Suara.com - WNI di China Bakal Dijemput Pemerintah, Kemenkes Jelaskan Teknis Karantina
Presiden Joko Widodo baru saja memutuskan untuk mengevakuasi WNI yang dikarantina karena wabah virus corona di Wuhan, Provinsi Hubei, China.
Keputusan ini diambil usai berdiskusi bersama jajaran menteri terkait antara lain, Menteri Luar Negeri, Menteri Kesehatan, Mensesneg, Menkum HAM, Menparekraf, dan kepala BNPB di Halim Perdanakusuma Jakarta, Kamis (30/1/2020) sore tadi.
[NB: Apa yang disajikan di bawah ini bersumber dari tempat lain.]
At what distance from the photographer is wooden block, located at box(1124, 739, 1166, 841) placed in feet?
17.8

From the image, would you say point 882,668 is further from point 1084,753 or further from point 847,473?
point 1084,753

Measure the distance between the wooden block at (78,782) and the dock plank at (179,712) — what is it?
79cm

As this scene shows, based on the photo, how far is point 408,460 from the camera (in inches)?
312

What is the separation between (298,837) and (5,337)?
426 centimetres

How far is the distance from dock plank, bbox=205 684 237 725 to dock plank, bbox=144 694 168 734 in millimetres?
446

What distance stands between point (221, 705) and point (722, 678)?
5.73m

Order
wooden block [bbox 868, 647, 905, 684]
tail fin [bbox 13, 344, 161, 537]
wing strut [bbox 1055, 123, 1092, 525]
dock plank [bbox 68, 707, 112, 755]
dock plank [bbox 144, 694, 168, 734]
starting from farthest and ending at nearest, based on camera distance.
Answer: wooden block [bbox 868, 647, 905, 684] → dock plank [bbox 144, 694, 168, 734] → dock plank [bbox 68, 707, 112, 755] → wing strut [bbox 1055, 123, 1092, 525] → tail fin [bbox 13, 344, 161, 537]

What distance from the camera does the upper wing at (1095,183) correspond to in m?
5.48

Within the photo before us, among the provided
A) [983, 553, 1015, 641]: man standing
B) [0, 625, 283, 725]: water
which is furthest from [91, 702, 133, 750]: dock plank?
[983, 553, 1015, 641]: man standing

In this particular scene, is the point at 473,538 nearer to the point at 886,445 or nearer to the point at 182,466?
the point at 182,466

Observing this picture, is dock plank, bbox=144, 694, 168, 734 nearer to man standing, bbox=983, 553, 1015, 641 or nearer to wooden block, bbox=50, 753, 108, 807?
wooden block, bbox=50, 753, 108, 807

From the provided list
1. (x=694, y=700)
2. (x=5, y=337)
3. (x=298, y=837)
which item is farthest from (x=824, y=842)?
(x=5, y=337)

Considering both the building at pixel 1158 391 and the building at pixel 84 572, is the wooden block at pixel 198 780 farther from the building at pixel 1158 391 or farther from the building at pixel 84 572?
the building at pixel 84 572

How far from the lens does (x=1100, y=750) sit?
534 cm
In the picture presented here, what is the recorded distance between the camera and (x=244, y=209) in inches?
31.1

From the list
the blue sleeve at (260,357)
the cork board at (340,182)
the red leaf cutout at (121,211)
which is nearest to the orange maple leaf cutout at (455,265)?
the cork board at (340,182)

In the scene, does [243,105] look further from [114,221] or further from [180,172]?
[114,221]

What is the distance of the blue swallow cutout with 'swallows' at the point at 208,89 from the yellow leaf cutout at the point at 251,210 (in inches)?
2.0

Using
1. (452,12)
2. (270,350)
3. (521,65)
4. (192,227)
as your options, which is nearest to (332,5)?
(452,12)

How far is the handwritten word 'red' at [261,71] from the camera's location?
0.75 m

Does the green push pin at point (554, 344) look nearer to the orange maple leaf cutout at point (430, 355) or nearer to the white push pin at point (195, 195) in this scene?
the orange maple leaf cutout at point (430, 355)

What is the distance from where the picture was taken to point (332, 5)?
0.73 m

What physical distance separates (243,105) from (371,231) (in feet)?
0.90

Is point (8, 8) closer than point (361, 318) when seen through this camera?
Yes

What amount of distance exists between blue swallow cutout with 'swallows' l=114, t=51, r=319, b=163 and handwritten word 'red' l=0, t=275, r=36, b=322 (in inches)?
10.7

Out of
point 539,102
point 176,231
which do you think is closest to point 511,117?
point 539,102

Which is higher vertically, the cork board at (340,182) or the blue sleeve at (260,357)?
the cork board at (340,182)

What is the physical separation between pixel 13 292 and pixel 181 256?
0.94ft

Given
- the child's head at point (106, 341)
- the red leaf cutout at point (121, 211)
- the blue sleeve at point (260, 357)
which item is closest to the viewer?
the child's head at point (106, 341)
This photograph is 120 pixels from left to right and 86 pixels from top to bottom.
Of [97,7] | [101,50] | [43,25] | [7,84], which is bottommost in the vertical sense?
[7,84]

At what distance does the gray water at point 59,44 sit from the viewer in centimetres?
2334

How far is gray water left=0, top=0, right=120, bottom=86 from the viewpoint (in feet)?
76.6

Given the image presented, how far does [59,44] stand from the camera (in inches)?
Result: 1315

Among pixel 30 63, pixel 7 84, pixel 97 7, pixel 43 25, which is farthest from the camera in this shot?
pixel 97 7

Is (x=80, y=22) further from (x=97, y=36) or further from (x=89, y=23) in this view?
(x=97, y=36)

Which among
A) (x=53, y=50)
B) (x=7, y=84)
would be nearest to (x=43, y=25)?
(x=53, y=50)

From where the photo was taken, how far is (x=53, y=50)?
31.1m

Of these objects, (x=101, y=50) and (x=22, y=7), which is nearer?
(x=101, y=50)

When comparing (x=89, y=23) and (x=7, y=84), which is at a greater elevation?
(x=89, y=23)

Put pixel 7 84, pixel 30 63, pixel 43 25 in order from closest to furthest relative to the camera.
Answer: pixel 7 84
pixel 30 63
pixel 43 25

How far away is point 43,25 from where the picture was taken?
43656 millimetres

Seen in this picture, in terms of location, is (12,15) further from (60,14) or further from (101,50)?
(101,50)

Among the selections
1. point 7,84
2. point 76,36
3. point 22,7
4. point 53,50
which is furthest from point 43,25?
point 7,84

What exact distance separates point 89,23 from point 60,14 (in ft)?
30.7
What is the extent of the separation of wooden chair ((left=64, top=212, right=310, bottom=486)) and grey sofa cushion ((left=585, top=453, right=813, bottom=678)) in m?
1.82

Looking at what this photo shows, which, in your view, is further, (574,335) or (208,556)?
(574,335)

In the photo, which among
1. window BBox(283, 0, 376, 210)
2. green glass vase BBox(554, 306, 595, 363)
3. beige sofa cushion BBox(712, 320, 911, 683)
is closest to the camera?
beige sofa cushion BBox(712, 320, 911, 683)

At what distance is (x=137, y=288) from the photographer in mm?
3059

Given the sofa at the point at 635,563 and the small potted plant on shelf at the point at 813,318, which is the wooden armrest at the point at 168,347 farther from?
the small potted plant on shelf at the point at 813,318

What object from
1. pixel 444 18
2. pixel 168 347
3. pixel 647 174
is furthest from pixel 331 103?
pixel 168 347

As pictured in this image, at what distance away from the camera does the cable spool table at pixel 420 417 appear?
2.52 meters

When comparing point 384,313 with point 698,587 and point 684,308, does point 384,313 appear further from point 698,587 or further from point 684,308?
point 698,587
Di saat bersamaan Direktur Jenderal Pencegahan dan Pengendalian Penyakit (Dirjen P2P) Kemenkes RI dr. Anung Sugihantono, M. Kes mengaku sudah memberikan edaran pengetahuan tentang pedoman penanganan Novel Coronavirus (nCoV) .
Baca Juga: Jokowi Libatkan TNI untuk Evakuasi WNI di Wuhan, Ini Alasannya
"Nah saya sudah mengedarkan tentang pedoman penanganan novel coronavirus, PUO (people under observation) itu orang di bawah pemantauan, suspect pasien di bawah pengawasan," ujar Anung di Kemenkes, Kuningan, Jakarta Selatan, Kamis (30/1/2020).
Jadi kata dia, saat WNI yang baru tiba dari wilayah epidemi virus corona dalam hal ini Wuhan, China, maka tatalaksananya diberikan health alert card atau kartu kewaspadaan kesehatan, yaitu kartu yang diberikan kepada tersangka penderita penyakit karantina atau mempunyai riwayat kontak dengan penderita.
Sehingga apabila ia menunjukkan gejala atau tanda penyakit, akan mudah melakukan karantina.
"Maka pada saat mendarat kita lakukan sama dengan memberikan health alert card. Pasien dengan pengawasan masuk ke dalam karantina atau isolasi," papar Anung.
Maksud karantina dan isolasi di sini, para WNI yang tiba apabila harus dilakukan karantina, ia tetap boleh melakukan kegiatan, tapi tidak boleh berinteraksi sosial dengan yang lainnya, yang artinya tetap dirawat di tempat khusus seperti misalnya asrama haji.
Baca Juga: Ahli Sebut Lelaki Lebih Rentan Terinfeksi Virus Corona Wuhan, Apa Sebabnya?
Sedangkan bagi WNI yang harus diisolasi, ia benar-benar harus berada dalam ruangan khusus dan dilakukan pemantauan selama 24 jam, setiap hari sampai mendapat status konfimasi apakah ia positif atau negatif corona.
"Kalau karantina masih bisa hidup di luar tapi enggak boleh interaksinya kalau isolasi harus berada dan dirawat di ruangan khusus serta pemantauan 24 jam," jelasnya.
Sedangkan untuk teknis karantina kata Anung, bisa dilakukan dengan metode pengelompokkan dan pemisahan mereka yang bergejala dan tidak bergejala, lalu dipantau dan diawasi.
"Kalau seandainya akan pulang, tergantung proses evakuasinya. Kalau satu pesawat penuh dengan orang kita dan sudah dipisahkan orang dengan pemantauan atau pengawasan maka mudah dikelompokkan," imbuhnya.
"Misalnya sehat, dititipkan saja di asrama haji dengan catatan tidak boleh ada yang masuk selama satu kali masa inkubasi 1 samai 14 hari, atau 2 sampai 10 hari," tutupnya.